Here, the sentence imposed is a fine of $200.00 and costs and one year in the Natchitoches Parish jail. It is thus urged that, without a determination by the jury as to the amount of the property or money which was the subject of the attempted theft, the sentence is invalid.

The fact that a guilty verdict of attempted theft failed to disclose the value of the property that defendant attempted to steal was held in State v. Hudson, 222 La. 14, 62 So.2d 85 (1952) not to render such verdict unresponsive to an indictment charging defendant with the theft of property valued at three hundred dollars under the authority of La.R.S. 15:386. The same provisions are now contained in article 814 of the Louisiana Code of Criminal Procedure. Hence, the verdict rendered herein was responsive to the charge of theft of property valued at more than $500.00. Art. 814, La.Code Crim.P.; State v. Hudson.

Furthermore, it is clear that the jury made a determination as to the amount of the attemped theft. The indictment specifically charges defendant with the theft *304 of property valued at more than $500.00; the verdict was guilty of attempted theft. Therefore, it must be assumed that the verdict found defendant guilty of attempted theft of property in the amount specified in the indictment. Likewise, if the jury had returned verdicts of either "Guilty" or "Guilty of unauthorized use of movables," it would have clearly meant that the jury had found defendant guilty of theft of property or of unauthorized use of movables in the amount specified in the indictment.

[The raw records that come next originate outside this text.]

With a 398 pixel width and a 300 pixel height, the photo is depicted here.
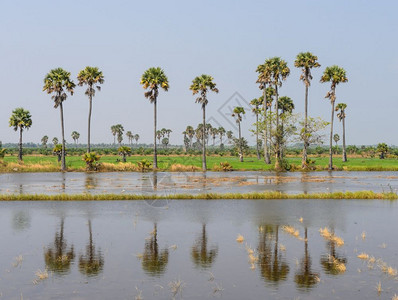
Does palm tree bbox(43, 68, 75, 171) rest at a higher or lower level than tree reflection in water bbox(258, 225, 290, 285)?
higher

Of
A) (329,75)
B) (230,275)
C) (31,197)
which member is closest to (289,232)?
(230,275)

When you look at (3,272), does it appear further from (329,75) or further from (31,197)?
(329,75)

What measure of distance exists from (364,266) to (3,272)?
13.7 meters

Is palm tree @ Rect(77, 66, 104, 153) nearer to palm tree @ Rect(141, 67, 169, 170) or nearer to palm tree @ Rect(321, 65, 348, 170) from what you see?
palm tree @ Rect(141, 67, 169, 170)

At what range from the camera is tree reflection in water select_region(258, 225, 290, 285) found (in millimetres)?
16234

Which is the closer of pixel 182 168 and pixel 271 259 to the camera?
pixel 271 259

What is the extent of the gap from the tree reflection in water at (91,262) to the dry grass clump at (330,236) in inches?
434

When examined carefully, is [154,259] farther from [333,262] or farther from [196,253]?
[333,262]

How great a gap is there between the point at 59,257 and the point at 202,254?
6.05 m

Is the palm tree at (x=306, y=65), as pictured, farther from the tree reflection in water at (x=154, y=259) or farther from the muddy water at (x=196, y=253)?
the tree reflection in water at (x=154, y=259)

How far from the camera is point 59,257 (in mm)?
18984

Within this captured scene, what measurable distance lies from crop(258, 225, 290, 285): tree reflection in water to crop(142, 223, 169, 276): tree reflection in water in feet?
12.7

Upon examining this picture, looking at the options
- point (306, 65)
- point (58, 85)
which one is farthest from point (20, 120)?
point (306, 65)

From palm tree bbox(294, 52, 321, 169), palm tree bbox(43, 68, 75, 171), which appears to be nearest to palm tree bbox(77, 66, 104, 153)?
palm tree bbox(43, 68, 75, 171)
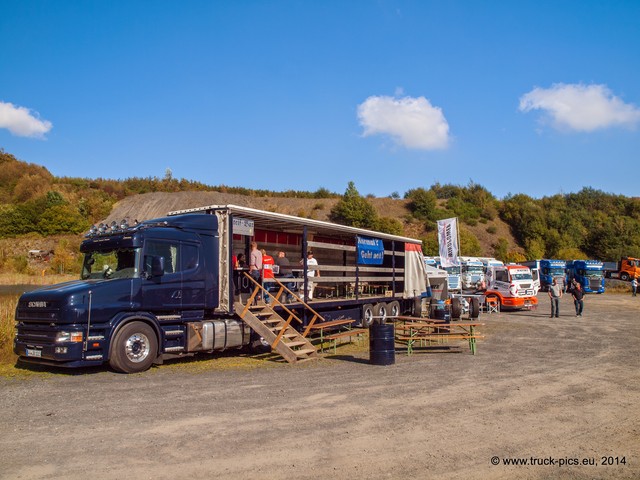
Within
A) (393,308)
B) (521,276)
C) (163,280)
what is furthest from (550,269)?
(163,280)

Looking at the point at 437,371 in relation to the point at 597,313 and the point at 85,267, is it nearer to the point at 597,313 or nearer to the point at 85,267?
the point at 85,267

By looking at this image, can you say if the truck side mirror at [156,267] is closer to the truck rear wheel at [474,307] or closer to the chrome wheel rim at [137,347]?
the chrome wheel rim at [137,347]

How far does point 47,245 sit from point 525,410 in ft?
163

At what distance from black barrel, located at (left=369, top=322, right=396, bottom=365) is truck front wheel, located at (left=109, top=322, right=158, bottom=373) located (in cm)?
450

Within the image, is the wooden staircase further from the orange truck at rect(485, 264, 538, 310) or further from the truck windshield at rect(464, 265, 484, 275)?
the truck windshield at rect(464, 265, 484, 275)

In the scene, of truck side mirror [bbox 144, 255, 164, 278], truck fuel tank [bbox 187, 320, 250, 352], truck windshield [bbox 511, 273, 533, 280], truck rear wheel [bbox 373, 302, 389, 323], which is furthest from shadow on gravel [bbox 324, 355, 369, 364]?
truck windshield [bbox 511, 273, 533, 280]

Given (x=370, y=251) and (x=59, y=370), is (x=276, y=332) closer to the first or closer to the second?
(x=59, y=370)

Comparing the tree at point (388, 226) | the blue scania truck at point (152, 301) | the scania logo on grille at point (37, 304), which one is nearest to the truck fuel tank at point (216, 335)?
the blue scania truck at point (152, 301)

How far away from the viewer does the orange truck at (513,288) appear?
25.0 meters

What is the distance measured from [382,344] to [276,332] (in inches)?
102

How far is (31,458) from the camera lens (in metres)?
5.36

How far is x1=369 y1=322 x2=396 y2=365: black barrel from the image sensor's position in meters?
10.5

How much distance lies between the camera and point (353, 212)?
202ft

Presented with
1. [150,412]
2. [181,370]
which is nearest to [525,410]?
[150,412]
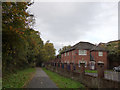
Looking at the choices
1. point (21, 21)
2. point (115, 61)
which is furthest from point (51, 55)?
point (21, 21)

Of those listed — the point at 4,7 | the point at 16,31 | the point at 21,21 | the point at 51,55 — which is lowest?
the point at 51,55

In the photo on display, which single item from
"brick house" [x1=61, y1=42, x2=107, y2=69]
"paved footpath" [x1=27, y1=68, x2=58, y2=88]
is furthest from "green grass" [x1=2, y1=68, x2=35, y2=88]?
"brick house" [x1=61, y1=42, x2=107, y2=69]

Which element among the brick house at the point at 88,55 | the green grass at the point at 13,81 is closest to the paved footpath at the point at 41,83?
the green grass at the point at 13,81

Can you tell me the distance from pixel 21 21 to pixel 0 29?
5.01 ft

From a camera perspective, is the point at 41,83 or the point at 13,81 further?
the point at 13,81

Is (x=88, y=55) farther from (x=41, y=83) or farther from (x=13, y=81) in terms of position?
(x=13, y=81)

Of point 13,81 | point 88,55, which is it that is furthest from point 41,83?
point 88,55

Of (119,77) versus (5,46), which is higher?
(5,46)

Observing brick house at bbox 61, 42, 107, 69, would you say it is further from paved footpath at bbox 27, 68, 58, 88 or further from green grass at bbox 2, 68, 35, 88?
green grass at bbox 2, 68, 35, 88

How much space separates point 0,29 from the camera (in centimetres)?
824

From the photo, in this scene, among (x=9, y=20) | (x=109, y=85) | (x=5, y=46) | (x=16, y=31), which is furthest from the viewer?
(x=5, y=46)

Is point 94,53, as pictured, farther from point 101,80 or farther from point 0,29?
point 0,29

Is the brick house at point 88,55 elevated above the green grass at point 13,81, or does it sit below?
above

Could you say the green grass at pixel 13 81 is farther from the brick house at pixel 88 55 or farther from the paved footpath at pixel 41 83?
the brick house at pixel 88 55
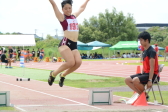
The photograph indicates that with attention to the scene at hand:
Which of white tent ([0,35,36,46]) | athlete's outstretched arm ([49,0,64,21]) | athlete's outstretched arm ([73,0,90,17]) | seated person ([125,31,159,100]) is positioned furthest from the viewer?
white tent ([0,35,36,46])

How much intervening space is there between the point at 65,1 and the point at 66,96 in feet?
14.9

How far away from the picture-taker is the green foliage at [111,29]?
82812 millimetres

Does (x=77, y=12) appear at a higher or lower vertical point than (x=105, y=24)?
lower

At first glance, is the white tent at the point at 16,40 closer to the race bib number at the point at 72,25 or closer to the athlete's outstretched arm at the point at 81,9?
the athlete's outstretched arm at the point at 81,9

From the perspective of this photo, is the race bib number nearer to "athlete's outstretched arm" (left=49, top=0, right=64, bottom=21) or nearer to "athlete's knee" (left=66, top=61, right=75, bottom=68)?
"athlete's outstretched arm" (left=49, top=0, right=64, bottom=21)

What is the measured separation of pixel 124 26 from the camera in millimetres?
83688

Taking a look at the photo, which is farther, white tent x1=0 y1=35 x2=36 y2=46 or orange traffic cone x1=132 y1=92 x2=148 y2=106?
white tent x1=0 y1=35 x2=36 y2=46

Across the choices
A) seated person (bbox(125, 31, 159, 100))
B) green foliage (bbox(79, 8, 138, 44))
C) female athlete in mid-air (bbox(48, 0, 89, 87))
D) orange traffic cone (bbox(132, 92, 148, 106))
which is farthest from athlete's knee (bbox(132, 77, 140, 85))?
green foliage (bbox(79, 8, 138, 44))

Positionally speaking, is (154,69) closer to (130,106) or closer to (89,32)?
(130,106)

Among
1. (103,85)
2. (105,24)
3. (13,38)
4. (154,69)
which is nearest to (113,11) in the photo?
(105,24)

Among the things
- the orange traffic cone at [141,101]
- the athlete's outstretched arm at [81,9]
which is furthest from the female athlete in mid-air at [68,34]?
the orange traffic cone at [141,101]

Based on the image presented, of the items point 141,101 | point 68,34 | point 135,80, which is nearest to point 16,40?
point 135,80

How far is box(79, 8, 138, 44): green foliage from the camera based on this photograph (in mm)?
82812

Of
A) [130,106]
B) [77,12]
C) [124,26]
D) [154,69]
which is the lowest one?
[130,106]
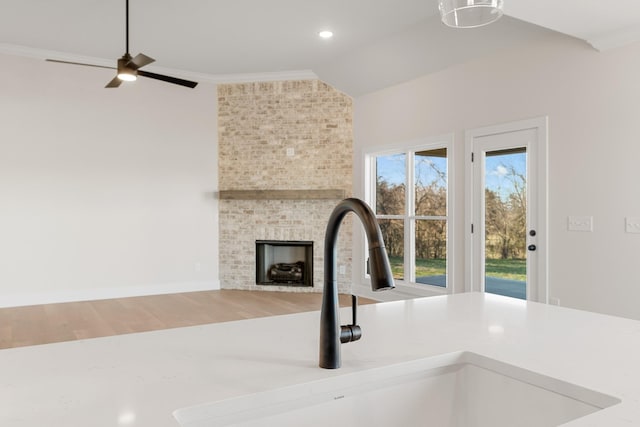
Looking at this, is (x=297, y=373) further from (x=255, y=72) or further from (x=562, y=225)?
(x=255, y=72)

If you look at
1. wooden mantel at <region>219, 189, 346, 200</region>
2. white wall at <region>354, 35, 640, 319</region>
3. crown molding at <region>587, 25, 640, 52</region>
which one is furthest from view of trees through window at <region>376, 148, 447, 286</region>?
crown molding at <region>587, 25, 640, 52</region>

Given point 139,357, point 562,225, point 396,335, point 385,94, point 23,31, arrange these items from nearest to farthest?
1. point 139,357
2. point 396,335
3. point 562,225
4. point 23,31
5. point 385,94

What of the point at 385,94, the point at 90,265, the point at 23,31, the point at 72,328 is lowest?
the point at 72,328

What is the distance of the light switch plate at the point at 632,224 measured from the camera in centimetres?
379

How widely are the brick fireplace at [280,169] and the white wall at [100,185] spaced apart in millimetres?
285

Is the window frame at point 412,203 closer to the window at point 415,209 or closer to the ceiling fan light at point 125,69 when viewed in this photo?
the window at point 415,209

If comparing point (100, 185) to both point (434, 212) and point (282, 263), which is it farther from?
point (434, 212)

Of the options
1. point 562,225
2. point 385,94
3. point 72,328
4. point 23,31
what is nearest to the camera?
point 562,225

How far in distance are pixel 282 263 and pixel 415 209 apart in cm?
239

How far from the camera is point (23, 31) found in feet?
17.7

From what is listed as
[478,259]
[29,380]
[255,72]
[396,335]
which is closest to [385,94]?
[255,72]

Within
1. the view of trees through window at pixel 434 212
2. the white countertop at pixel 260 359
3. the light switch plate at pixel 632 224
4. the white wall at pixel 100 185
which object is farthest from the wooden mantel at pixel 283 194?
the white countertop at pixel 260 359

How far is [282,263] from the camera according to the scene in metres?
7.41

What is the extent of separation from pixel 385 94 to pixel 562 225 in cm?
300
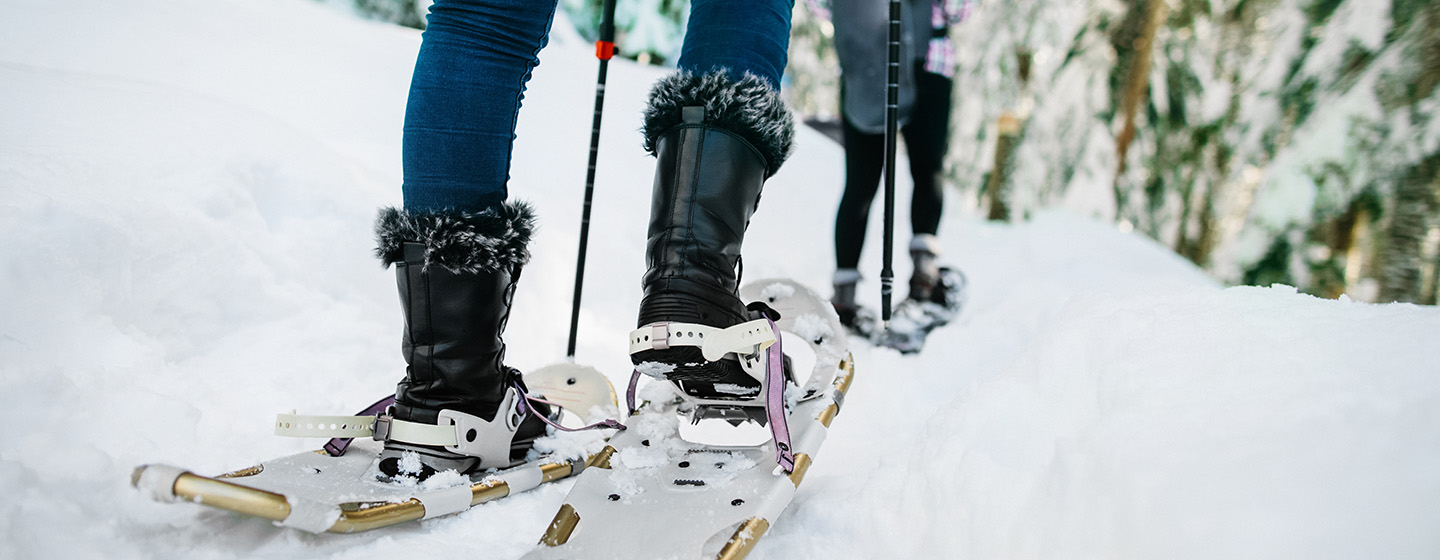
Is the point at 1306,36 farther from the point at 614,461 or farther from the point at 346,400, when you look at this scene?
the point at 346,400

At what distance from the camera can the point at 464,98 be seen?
110cm

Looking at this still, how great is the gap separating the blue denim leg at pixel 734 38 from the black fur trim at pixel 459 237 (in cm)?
41

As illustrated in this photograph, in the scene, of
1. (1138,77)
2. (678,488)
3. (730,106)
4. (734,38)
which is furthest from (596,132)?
(1138,77)

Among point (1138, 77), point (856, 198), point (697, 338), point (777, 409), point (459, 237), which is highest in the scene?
point (1138, 77)

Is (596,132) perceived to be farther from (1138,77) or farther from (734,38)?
(1138,77)

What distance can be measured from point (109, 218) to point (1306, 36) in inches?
239

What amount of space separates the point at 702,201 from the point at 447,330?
0.45 m

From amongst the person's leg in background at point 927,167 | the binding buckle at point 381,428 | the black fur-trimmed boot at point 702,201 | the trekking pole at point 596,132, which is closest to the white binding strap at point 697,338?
the black fur-trimmed boot at point 702,201

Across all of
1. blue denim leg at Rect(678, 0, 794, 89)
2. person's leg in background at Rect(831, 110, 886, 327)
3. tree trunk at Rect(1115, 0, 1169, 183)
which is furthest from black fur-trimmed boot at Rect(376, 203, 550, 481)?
tree trunk at Rect(1115, 0, 1169, 183)

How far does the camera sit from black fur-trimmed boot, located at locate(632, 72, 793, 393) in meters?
1.07

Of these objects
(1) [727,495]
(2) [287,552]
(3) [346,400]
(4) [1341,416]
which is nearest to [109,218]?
(3) [346,400]

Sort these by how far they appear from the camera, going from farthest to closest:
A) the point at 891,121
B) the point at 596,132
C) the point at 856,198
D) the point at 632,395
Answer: the point at 856,198, the point at 596,132, the point at 891,121, the point at 632,395

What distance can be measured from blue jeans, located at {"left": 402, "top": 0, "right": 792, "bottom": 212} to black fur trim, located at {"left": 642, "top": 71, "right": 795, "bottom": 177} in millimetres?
50

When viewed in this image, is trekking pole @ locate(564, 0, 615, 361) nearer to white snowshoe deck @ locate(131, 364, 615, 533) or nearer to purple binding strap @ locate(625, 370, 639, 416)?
purple binding strap @ locate(625, 370, 639, 416)
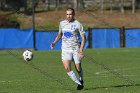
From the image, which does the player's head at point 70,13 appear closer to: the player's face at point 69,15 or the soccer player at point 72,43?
the player's face at point 69,15

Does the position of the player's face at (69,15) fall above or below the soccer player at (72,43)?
above

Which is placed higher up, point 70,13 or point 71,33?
point 70,13

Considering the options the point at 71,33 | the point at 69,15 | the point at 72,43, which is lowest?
the point at 72,43

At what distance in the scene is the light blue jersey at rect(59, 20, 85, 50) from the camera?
1596 cm

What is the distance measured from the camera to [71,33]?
16.0 m

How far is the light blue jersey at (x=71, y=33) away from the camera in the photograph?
15961mm

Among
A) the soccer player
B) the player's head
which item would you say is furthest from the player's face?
the soccer player

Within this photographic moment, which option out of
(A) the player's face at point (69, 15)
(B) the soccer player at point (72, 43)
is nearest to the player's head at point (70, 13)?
(A) the player's face at point (69, 15)

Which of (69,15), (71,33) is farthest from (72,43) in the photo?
(69,15)

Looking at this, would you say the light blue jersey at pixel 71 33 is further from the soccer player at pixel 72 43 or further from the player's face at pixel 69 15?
the player's face at pixel 69 15

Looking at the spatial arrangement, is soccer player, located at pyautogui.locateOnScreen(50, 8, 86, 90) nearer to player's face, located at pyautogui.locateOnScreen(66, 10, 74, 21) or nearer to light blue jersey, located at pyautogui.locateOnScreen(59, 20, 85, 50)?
light blue jersey, located at pyautogui.locateOnScreen(59, 20, 85, 50)

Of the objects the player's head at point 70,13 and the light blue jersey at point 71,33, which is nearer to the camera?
the player's head at point 70,13

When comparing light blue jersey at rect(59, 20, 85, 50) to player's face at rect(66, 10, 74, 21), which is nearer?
player's face at rect(66, 10, 74, 21)

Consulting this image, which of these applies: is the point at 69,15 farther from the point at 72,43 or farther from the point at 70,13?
the point at 72,43
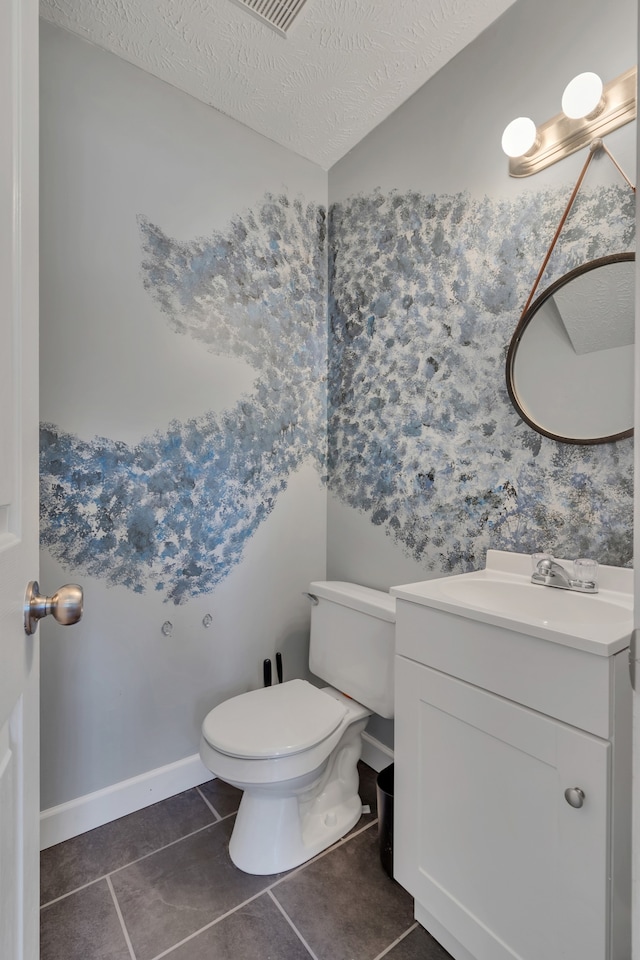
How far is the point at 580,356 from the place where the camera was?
1260mm

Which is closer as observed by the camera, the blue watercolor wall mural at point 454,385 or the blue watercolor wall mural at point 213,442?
the blue watercolor wall mural at point 454,385

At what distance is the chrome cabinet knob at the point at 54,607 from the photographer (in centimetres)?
59

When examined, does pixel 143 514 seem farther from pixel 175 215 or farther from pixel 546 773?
pixel 546 773

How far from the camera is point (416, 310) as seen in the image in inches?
66.4

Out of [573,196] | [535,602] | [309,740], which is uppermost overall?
[573,196]

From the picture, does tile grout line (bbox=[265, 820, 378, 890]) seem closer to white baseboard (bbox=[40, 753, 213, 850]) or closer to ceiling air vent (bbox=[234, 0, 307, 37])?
white baseboard (bbox=[40, 753, 213, 850])

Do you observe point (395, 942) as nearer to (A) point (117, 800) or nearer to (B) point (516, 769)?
(B) point (516, 769)

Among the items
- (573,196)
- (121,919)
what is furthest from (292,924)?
(573,196)

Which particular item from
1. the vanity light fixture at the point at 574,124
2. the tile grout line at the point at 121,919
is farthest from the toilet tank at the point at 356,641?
the vanity light fixture at the point at 574,124

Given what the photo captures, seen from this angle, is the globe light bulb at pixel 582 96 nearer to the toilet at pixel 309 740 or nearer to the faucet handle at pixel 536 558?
the faucet handle at pixel 536 558

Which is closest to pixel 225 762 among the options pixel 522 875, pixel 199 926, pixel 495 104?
pixel 199 926

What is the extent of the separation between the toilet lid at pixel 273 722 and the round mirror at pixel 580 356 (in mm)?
1088
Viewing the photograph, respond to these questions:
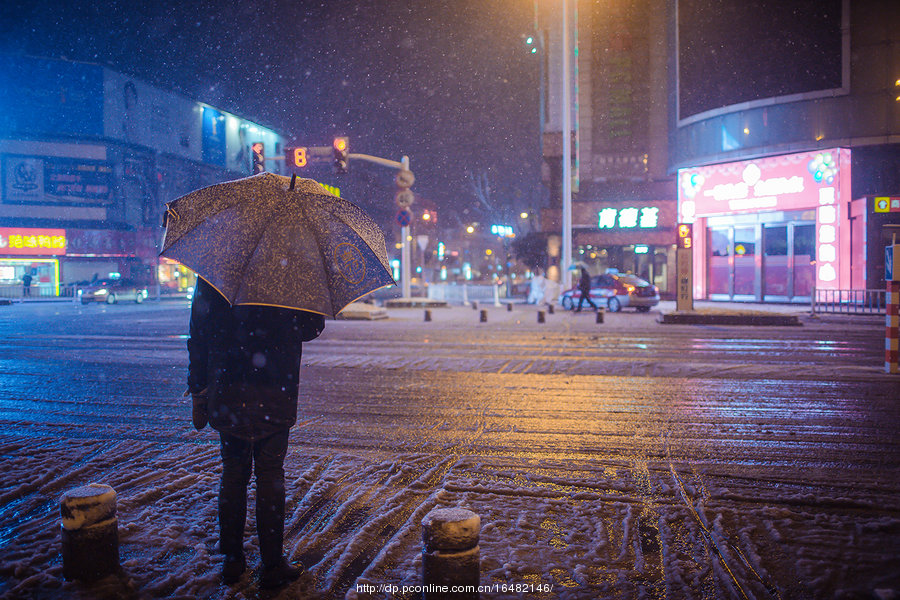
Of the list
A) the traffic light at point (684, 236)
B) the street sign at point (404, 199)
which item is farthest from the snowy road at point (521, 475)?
the street sign at point (404, 199)

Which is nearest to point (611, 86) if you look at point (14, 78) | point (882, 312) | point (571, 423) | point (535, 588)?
point (882, 312)

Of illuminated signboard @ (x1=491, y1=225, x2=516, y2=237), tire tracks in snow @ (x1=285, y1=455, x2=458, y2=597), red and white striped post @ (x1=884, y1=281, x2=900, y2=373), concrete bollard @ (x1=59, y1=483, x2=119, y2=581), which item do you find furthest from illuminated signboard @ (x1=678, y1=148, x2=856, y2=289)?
concrete bollard @ (x1=59, y1=483, x2=119, y2=581)

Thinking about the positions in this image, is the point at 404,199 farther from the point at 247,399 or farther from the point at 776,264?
the point at 247,399

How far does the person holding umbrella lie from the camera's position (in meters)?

The jury, having determined defendant guilty of attempted theft of property valued at more than $500.00, the sentence imposed by the judge was in accordance with the provisions of La.R.S. 14:67 and La. R.S. 14:27.

Hence, the sentence imposed by the court is based upon a valid verdict rendered by the jury. Art. 872, La.Code Crim.P.

Bill of Exceptions No. 2 is without merit.

For the reasons assigned, the conviction and sentence are affirmed.

ON REHEARING

CALOGERO, Justice.

Defendant, Muryl White, was indicted for the crime of theft of property valued at more than $500.00. He was found guilty of attempted theft and sentenced to pay a fine of $200.00 (and costs) and to serve one year in the Natchitoches Parish Jail. On appeal to this Court the conviction and sentence were affirmed.

We granted defendant's application for rehearing to reconsider his argument under Bill No. 2 that the verdict is invalid (or defective) in that it does not support the sentence imposed because it (the verdict) does not specify the value of the property which was the object of the attempted theft. The jury's verdict in this case was "We, the jury, find the accused guilty of attempted theft." That verdict, "guilty of attempted theft," is one of the described responsive verdicts for the charged crime of theft.[1]

Defendant nonetheless contends that under C.Cr.P. Art. 859(5) [2] his Motion in Arrest of Judgment should have been granted for the reasons described hereinbelow.

The penalty for attempted theft depends upon the value of the property which was the object of the attempted theft. R.S. 14:27(D)(2) as amended by Act 471 of 1970, provides:

"If the offense so attempted is theft or receiving stolen things, and is not punishable as a felony, he shall be fined not more than two hundred dollars, or imprisoned for not more than six months, or both. If the offense so attempted is theft or receiving stolen things, and is punishable as a felony, he shall be fined not more than two hundred dollars, or imprisoned not more than one year, or both." (Emphasis provided).

Theft is punishable as a felony when the property taken has a value of $100.00 or more. It is punishable as a misdemeanor *305 when the property taken has a value under $100.00.[3]